TASK DETAILS: Recast the entries from the line with "Noting what is" through the end as a Markdown table with columns n and Line, one row per line, skipping blank lines and pictures.

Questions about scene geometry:
---*---

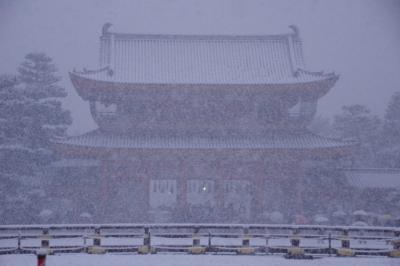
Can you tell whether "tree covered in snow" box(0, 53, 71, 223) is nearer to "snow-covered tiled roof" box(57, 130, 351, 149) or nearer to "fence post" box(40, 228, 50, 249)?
"snow-covered tiled roof" box(57, 130, 351, 149)

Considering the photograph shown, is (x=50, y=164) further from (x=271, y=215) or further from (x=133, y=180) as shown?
(x=271, y=215)

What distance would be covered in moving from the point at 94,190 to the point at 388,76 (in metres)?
127

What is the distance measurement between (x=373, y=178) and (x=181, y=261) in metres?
15.1

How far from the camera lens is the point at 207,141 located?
20703 millimetres

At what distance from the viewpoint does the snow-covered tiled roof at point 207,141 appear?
20.0 m

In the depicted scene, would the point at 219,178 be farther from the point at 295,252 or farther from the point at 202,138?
the point at 295,252

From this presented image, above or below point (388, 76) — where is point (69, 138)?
below

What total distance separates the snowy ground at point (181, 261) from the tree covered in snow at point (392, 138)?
70.8 feet

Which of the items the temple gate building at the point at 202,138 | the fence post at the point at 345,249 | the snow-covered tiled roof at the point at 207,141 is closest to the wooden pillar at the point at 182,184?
the temple gate building at the point at 202,138

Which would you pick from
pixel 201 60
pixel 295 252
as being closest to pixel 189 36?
pixel 201 60

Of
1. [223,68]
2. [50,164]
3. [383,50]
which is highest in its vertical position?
[383,50]

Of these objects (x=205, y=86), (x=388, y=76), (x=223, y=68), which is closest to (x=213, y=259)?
(x=205, y=86)

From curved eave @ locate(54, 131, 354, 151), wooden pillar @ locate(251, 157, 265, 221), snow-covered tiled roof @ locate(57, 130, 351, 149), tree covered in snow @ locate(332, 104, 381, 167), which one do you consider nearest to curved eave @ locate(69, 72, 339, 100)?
snow-covered tiled roof @ locate(57, 130, 351, 149)

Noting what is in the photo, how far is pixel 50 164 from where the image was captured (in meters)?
22.6
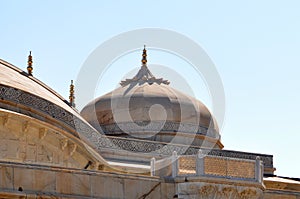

---*---

REPLY TO THE TASK:
| n | Line |
|---|---|
| 1 | Noting what is in the photo, how far is pixel 50 164 from where the image was captured (in meters)? |
| 2 | 22.6 |